## [OBJECTIVE]
Return each line of the material below that contains the word "another".
--- BEGIN DATASET RECORDS ---
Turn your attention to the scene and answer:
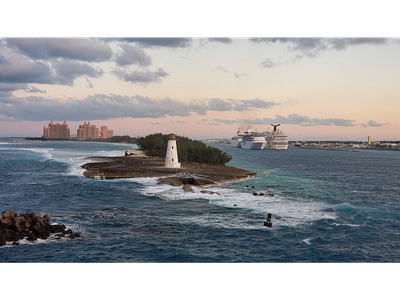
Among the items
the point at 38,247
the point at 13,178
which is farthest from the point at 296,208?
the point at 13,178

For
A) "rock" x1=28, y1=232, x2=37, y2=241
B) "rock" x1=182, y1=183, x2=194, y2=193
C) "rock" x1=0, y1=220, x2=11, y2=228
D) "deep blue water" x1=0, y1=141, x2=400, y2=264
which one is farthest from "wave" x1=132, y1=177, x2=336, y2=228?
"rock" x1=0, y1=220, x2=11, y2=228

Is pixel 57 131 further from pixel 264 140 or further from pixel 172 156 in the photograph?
--- END DATASET RECORDS ---
--- BEGIN DATASET RECORDS ---
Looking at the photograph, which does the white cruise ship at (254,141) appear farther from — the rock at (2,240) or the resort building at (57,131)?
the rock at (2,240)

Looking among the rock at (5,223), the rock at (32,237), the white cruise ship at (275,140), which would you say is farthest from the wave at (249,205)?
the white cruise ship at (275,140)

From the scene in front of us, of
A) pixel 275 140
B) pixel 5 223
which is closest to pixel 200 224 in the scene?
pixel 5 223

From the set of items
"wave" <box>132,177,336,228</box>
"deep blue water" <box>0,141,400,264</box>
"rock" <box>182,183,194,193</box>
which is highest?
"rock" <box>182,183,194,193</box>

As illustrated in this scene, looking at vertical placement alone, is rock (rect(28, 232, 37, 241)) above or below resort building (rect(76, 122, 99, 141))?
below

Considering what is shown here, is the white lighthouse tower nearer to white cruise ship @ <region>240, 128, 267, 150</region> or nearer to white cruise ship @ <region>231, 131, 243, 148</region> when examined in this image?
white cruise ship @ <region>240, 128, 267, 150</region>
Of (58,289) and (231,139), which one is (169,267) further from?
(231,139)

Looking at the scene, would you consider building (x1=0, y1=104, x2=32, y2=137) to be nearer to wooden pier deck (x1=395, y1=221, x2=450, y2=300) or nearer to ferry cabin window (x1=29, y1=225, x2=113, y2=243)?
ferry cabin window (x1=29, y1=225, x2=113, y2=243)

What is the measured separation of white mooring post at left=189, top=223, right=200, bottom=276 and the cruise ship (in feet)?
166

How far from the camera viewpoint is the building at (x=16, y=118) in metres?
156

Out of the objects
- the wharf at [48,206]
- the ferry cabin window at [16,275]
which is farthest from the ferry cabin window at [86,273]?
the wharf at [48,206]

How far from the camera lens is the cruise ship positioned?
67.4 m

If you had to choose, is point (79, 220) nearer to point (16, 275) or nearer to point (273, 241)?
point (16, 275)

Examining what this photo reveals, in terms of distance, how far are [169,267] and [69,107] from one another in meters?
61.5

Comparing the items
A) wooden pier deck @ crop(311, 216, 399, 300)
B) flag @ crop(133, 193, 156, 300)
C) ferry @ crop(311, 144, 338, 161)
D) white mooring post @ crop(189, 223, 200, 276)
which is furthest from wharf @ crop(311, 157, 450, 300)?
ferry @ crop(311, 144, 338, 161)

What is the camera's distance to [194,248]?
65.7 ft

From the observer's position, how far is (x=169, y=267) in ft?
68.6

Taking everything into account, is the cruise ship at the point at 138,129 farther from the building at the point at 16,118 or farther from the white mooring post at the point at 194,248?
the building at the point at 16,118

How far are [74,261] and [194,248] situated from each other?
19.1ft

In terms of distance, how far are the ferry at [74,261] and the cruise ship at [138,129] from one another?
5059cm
--- END DATASET RECORDS ---
## [RESULT OF THE EXERCISE]
Examining what this photo reveals, in terms of distance, how far are [169,267] and [69,107] from one another in meters?
In terms of distance, how far are the ferry at [74,261] and the cruise ship at [138,129] from one another?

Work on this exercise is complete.